• Your instructions
When writing out the entries below, keep only the lines from the line with "utilisateurs actifs facebook 2016" to the line with "Table 5. Sensorability", both included, exactly as they are, and leave the pictures aside.

• Entries provided
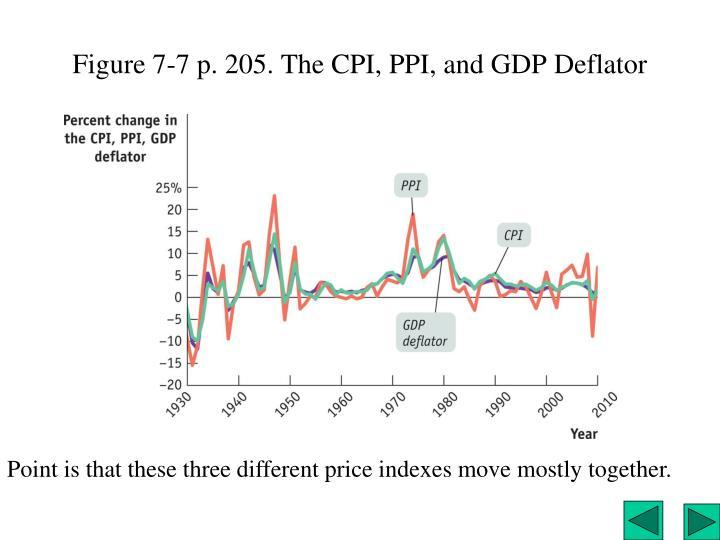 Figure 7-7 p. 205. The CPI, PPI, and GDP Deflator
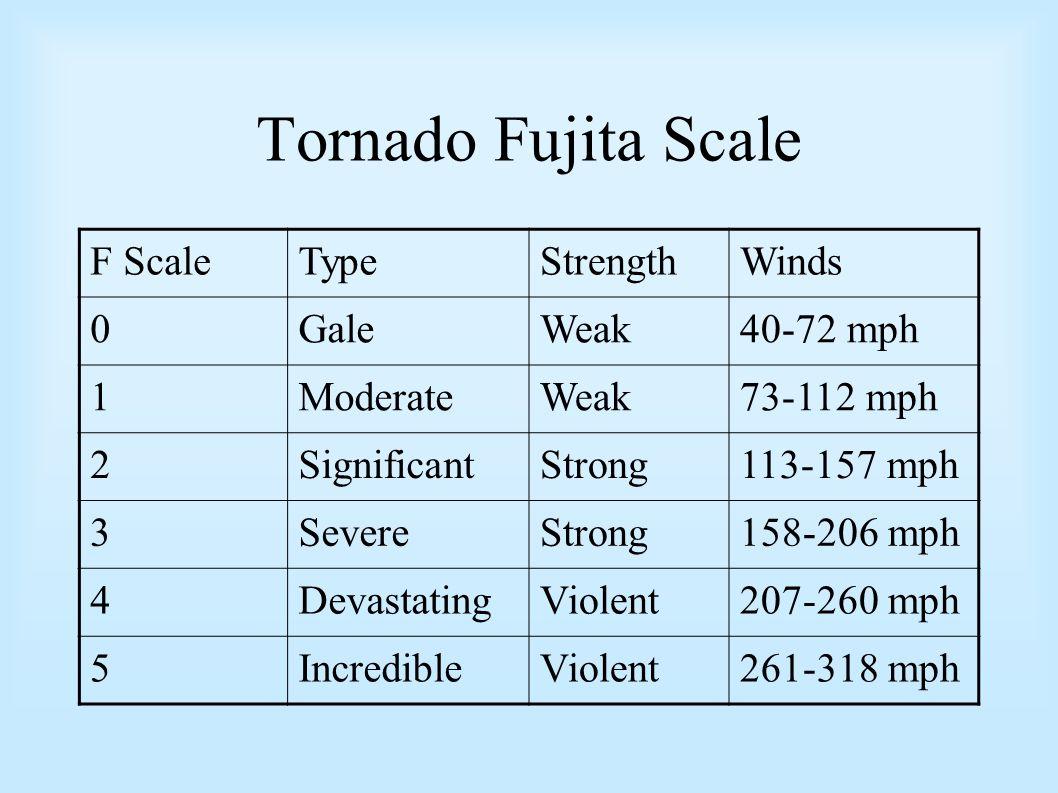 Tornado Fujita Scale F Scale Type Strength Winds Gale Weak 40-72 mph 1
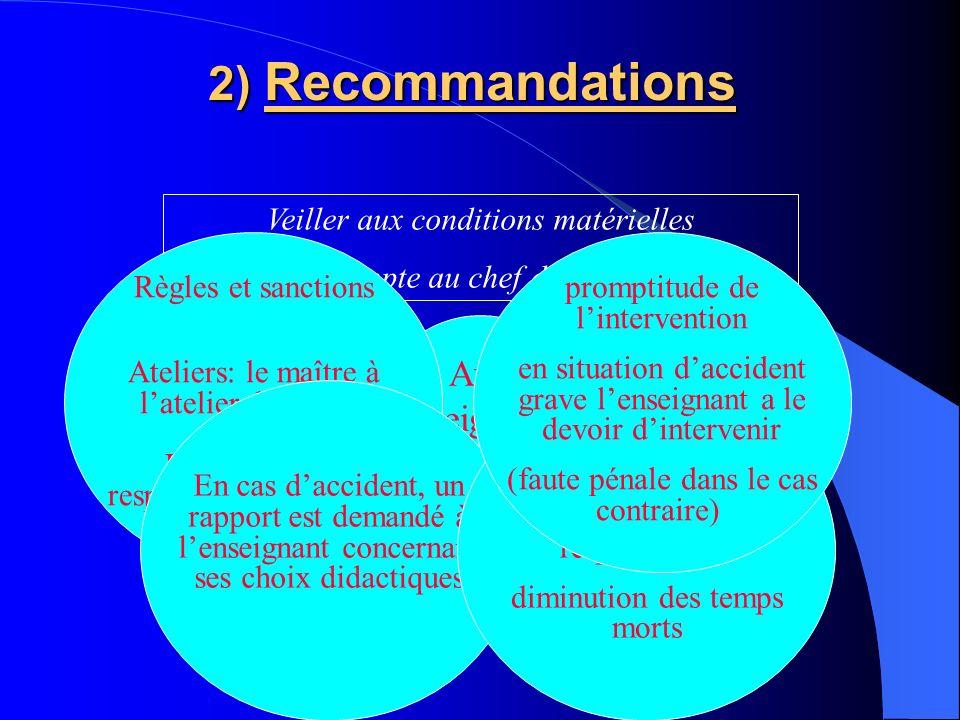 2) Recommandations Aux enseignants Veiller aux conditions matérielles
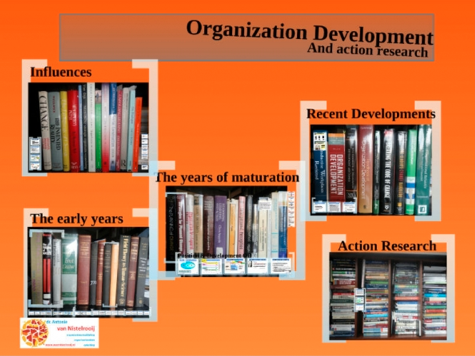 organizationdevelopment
* * *
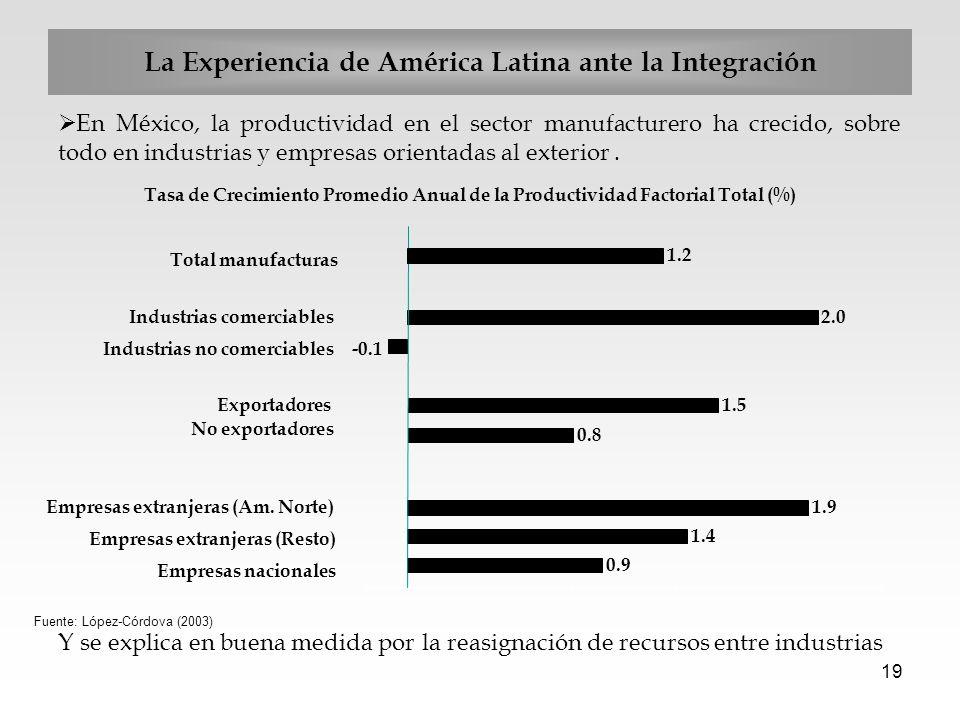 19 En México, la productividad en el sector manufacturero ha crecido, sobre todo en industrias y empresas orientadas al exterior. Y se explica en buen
--
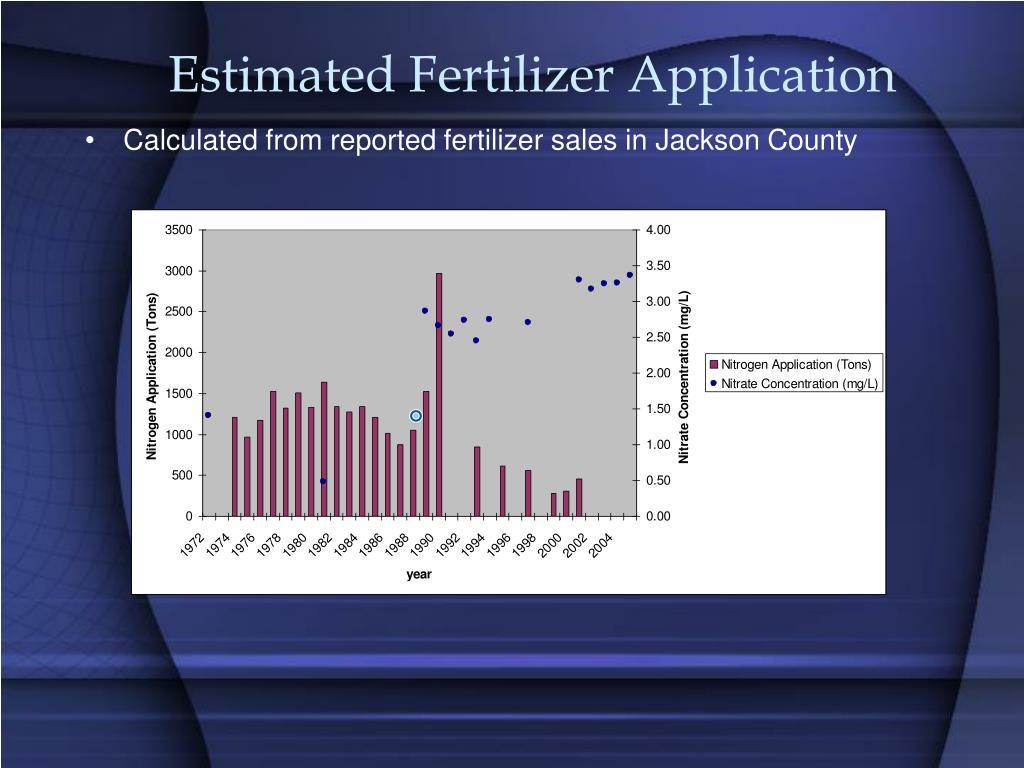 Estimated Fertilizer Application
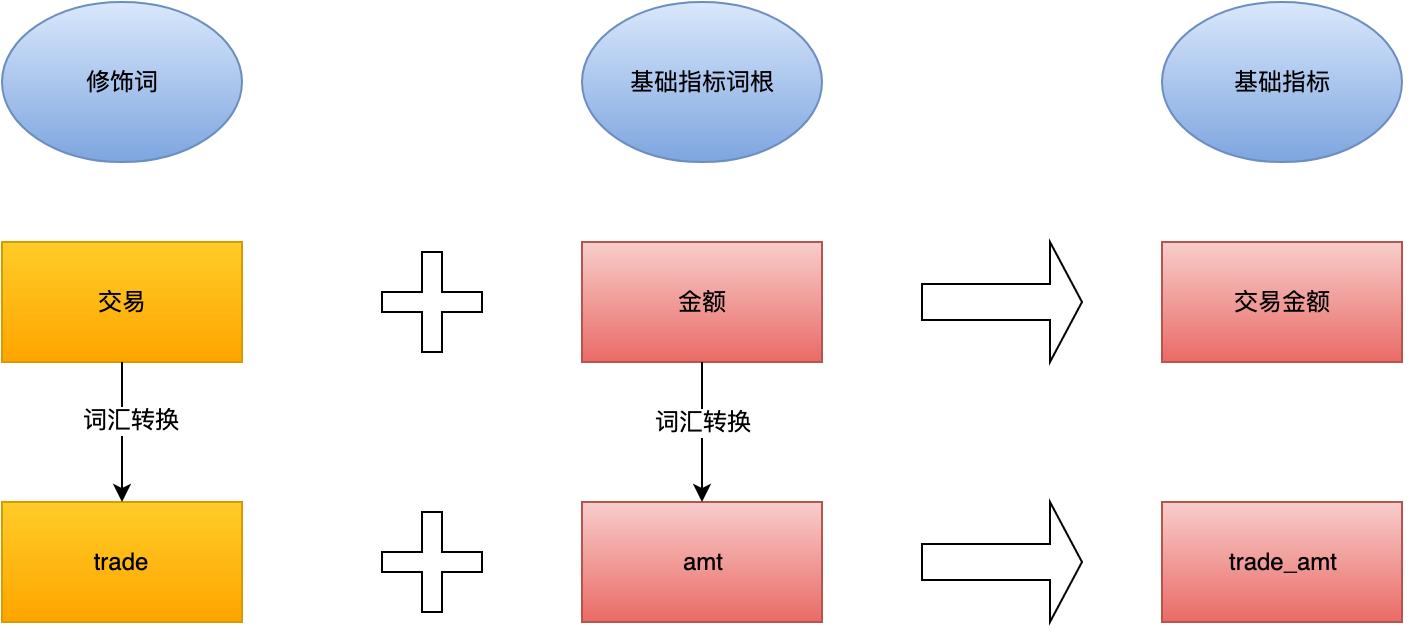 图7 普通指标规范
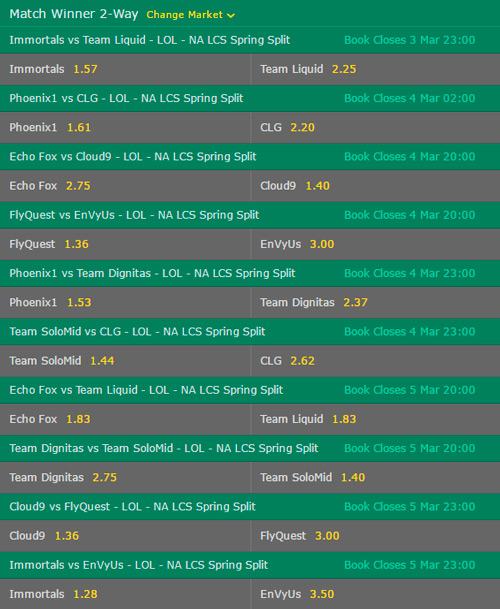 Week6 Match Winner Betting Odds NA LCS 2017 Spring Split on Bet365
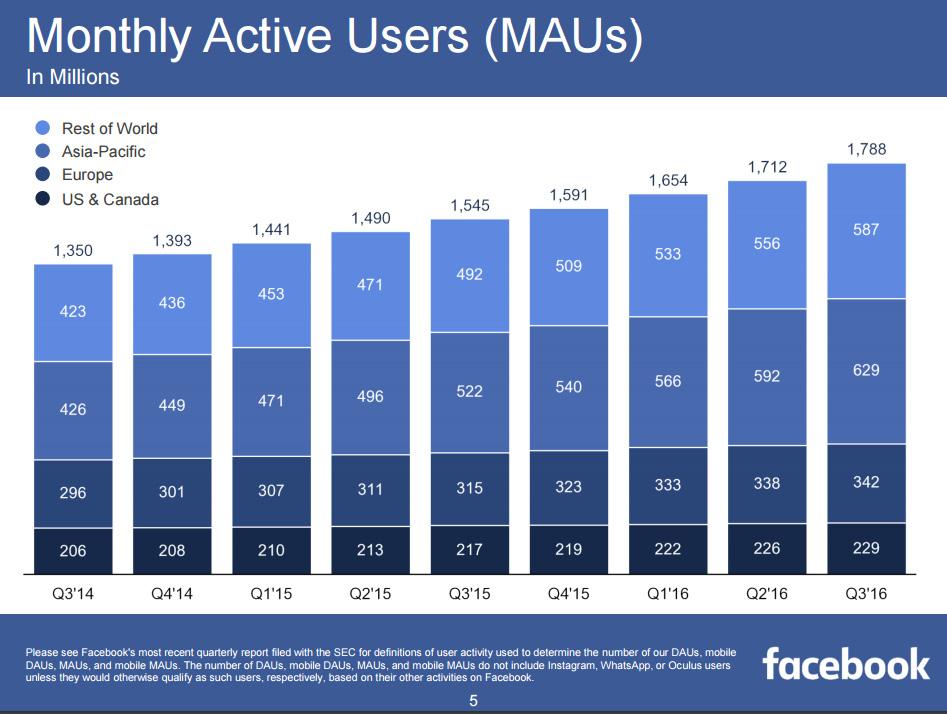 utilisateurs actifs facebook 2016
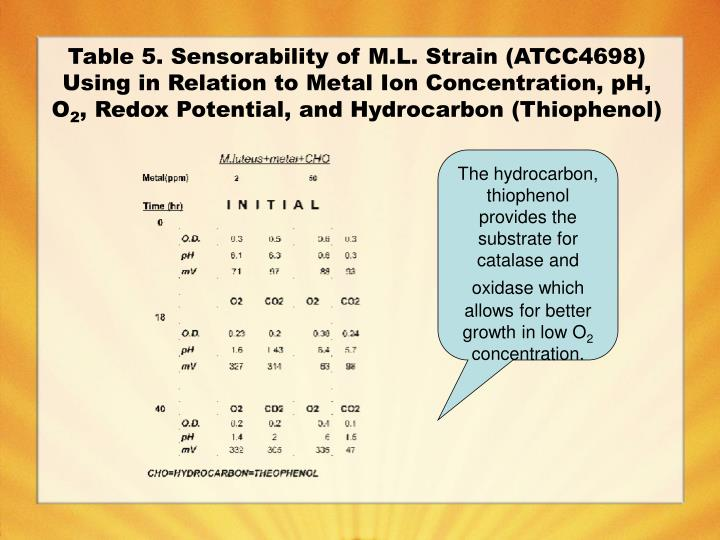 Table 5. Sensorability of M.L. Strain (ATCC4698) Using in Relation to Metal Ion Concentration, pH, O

• Answer section
 utilisateurs actifs facebook 2016
 Table 5. Sensorability of M.L. Strain (ATCC4698) Using in Relation to Metal Ion Concentration, pH, O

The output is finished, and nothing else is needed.